[LIST OF TASKS]
[1] Please reproduce the stretch of the interview transcript below from "Kelly Therese Pollock  23:29" through "States, several presidents.", swapping "corrupt mayor" for "crooked mayor".
[2] Answer these questions from the interview transcript below, ignoring the entries:
(a) To what country does Pollock say people were shipped off after being kidnapped?
(b) According to Pearson, what are unions really about, above all else?
(c) What phrase does Pollock say Pearson mentioned earlier?
[3] Carry the interview transcript below forward from its final line, keeping the same speakers and conversational style.

[TEXT FOR ANALYSIS]
=======
Kelly Therese Pollock  23:29  
That's sort of the, it's all shocking, but that the idea that you know, it's not just like a corrupt mayor, governor who's maybe in on it. Like, uh, no, all the way up to the President of the United States, several presidents.

Dr. Chad Pearson  23:40  
That's right. That's right.

Kelly Therese Pollock  23:42  
 I think the thing that I come back to again, and again, when I'm looking at labor and how far employers will go to stop unionization and labor rights, is how much money they must be spending on some of this. Like, it's not cheap to kidnap people and ship them off to Honduras. And they didn't leave him with very much. But still, they left him with a little bit, you know, like, how much were people really asking for that it's cheaper and more efficient to to do this?

Dr. Chad Pearson  24:10  
Sure. I think it's a great question. And I think when we think about unions, sometimes we our automatic inclination is to think this is about wages, but really, it's about dignity and power, above all else, right. And so if you look, you know,at union busting activities in any period, it's really about not giving power to workers and fighting tooth and nail to maintain that unilateral managerial position, right. And so, so this was, you know, we're not going to allow some union to dictate to us right that that creates a slippery slope.  If we give in here then we're going to continue to give in and before you know it, we're gonna have we're gonna have no power and so I think when we reframe it, right, we take away we rather than think about wages and benefits and think about power relationships in the workplace, some of it kind of makes sense, even though it's completely outlandish the techniques that they employed.

Kelly Therese Pollock  25:05  
Yeah. So I want to talk some about rhetoric. You mentioned earlier law and order, and that, you know, it is ironically, these people who are breaking the law by doing things like kidnapping, who are saying that what they are doing is keeping law and order, that they are in fact promoting the law and are going to get in the way of anyone who wants to take the law into their own hands. So can you talk some about that, that sort of rhetorical spin, what is going on here and how it is that they're successful in using this kind of rhetoric?
=======
[DATA UNDER STUDY]
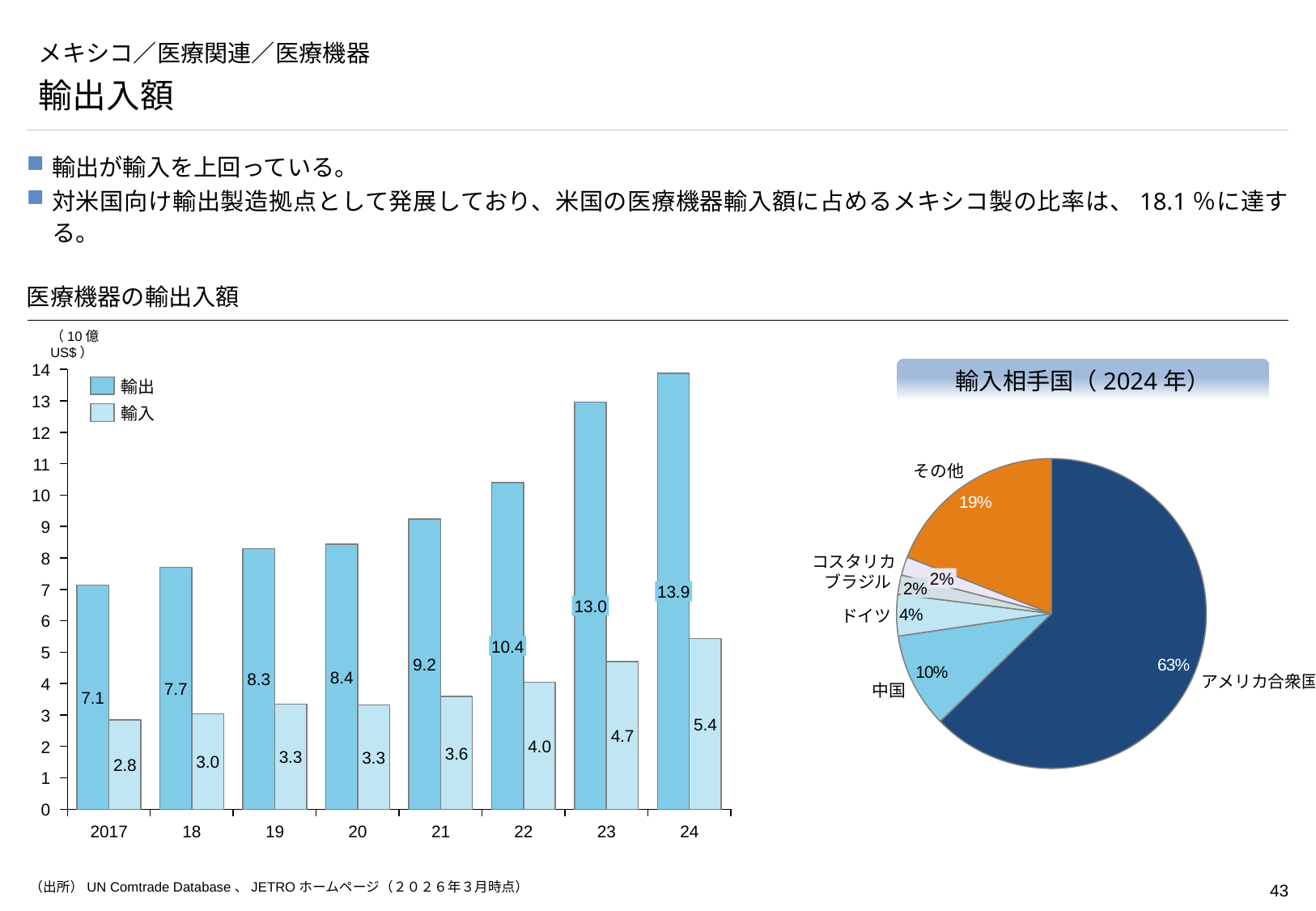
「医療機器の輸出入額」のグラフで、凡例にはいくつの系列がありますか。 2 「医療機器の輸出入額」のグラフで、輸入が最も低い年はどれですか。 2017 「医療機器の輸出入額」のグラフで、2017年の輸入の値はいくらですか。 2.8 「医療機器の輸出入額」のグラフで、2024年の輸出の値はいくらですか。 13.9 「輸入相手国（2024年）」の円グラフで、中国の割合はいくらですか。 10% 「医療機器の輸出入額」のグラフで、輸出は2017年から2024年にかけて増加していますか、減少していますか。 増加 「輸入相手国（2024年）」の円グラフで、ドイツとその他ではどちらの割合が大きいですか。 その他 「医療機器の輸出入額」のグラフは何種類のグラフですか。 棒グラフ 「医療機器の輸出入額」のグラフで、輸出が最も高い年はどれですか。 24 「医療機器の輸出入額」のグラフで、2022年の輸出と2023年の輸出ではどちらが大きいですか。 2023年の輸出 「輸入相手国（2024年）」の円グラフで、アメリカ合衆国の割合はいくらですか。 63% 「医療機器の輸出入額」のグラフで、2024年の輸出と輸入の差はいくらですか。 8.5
=======
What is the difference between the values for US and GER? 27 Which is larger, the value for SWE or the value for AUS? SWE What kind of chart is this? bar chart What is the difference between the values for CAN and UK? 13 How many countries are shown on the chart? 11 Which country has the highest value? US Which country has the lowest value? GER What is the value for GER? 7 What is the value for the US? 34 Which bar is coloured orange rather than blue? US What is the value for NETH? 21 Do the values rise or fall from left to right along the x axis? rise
=======
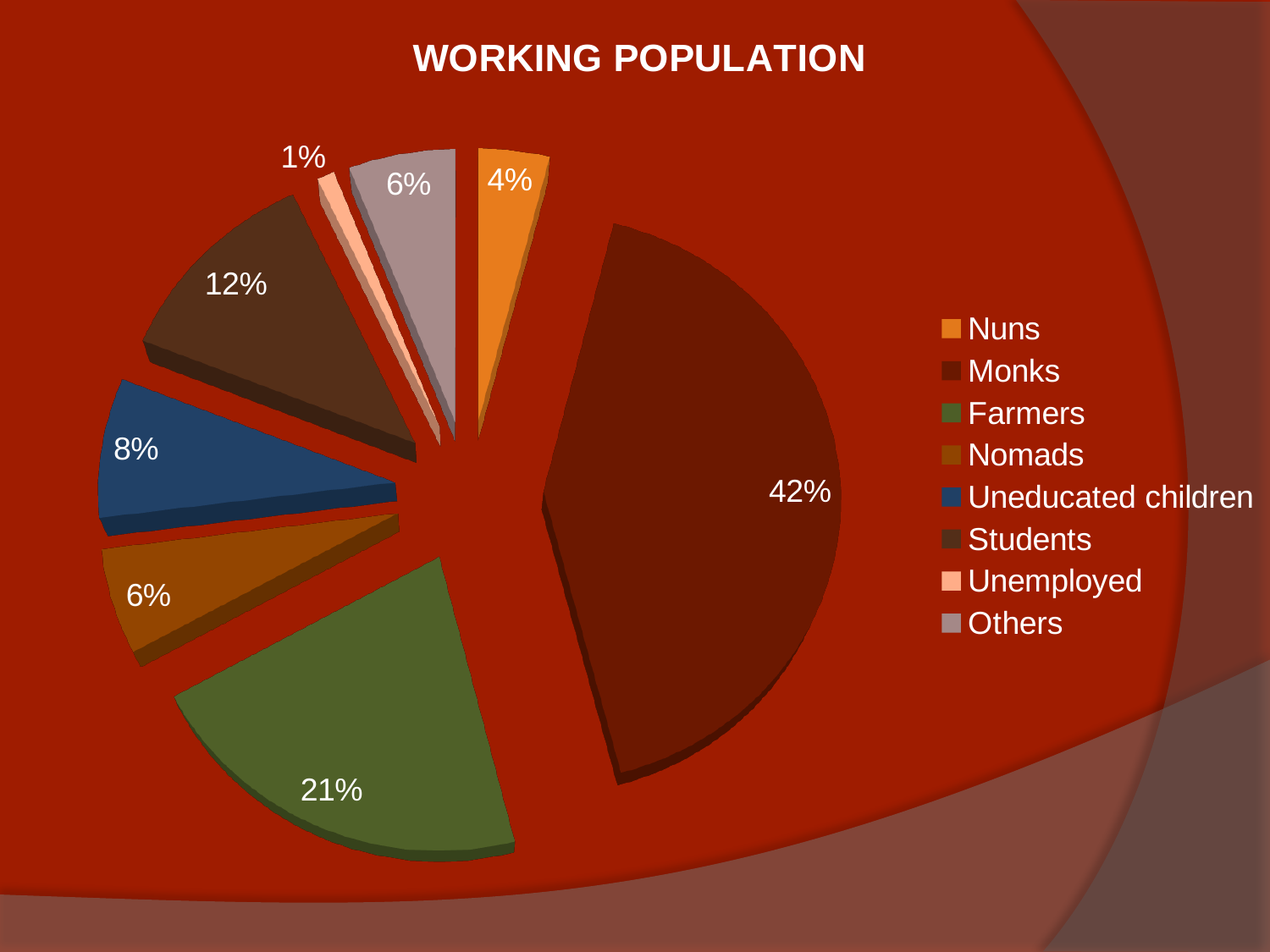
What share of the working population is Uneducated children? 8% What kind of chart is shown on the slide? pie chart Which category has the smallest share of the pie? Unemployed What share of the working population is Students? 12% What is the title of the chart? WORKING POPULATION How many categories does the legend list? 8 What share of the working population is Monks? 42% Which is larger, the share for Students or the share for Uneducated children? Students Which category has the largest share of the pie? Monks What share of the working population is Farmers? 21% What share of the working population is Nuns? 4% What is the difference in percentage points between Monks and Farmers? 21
=======
[OUTPUTS BY TASK]
[1]
Kelly Therese Pollock  23:29  
That's sort of the, it's all shocking, but that the idea that you know, it's not just like a crooked mayor, governor who's maybe in on it. Like, uh, no, all the way up to the President of the United States, several presidents.

[2]
(a) Honduras
(b) Dignity and power
(c) Law and order

[3]
Dr. Chad Pearson  25:39  
Right, right. Well, I think it's vigilantism, right? I mean, the definition of vigilantism is to break the law to uphold the law or a certain type of law. Right. And, and, and unionists know this. Unionists and socialists, who are victims, who were victims of their their thuggery understood this, but you know, it's it's about the question of the golden rule, "Those with  the gold make the rule," right. And so we have, you know, the folks at the top of society are going to look the other way and meaning, you know, politicians and judges, not always, not always, but in general, they allow this to sort of happen. And again, there's a question of who who's able to frame the story, right. And so I talk about what I call the narrative creators. So there's plenty of newspaper writers, and magazine writers, church leaders, who were able to shape the narrative in a way that served the interests of the those at the top of society. So when those at the top of society broke the law, to enforce the law, well, the newspapers are going to focus on the righteousness of their campaigns, right, as opposed to point out the, you know, the law breaking.

Kelly Therese Pollock  26:53  
Yeah. And it's not just in the law and order that they're using this rhetoric, either. They're also playing with this idea of scabs as being, you know, sort of the hard working people that we should be supporting, you know, what, what else is going on here with this language and the way that they are talking about sort of unions as bad guys and everybody else are  good, guys?

Dr. Chad Pearson  27:18  
Sure, sure. There's so much involved in it. Right. So we talked about the open shop versus a closed shop and rhetorically clearly open shop sounds better. But it's not only that. It's, you know, unions were able, I think, and arguably are continued to be able to point to strike breakers as that's a very stigmatizing thing, right? The word "scab," okay, employers, generally employers, and their spokespersons generally would refer to these people as free laborers or free workers, as opposed to some slave to the union, right? So when we think about language free, right union is constraining you the unions are undermining one's you know, independence and independence is good. So you have free worker, the language right to work, of course, we have 28, Right to Work states. That language is rooted in this period that I write about. And then there's a lot of flag waving, a lot of patriotism, a lot of Americanization that is anti-unionism is fundamentally American, from the perspective of some of these folks. And so some of the union busting organizations, paradoxically called and, you know, these anti union unions talk about, you know, the the Americanness of it and the importance of respecting the institutions of this country, and how unions constitute a threat to all of that.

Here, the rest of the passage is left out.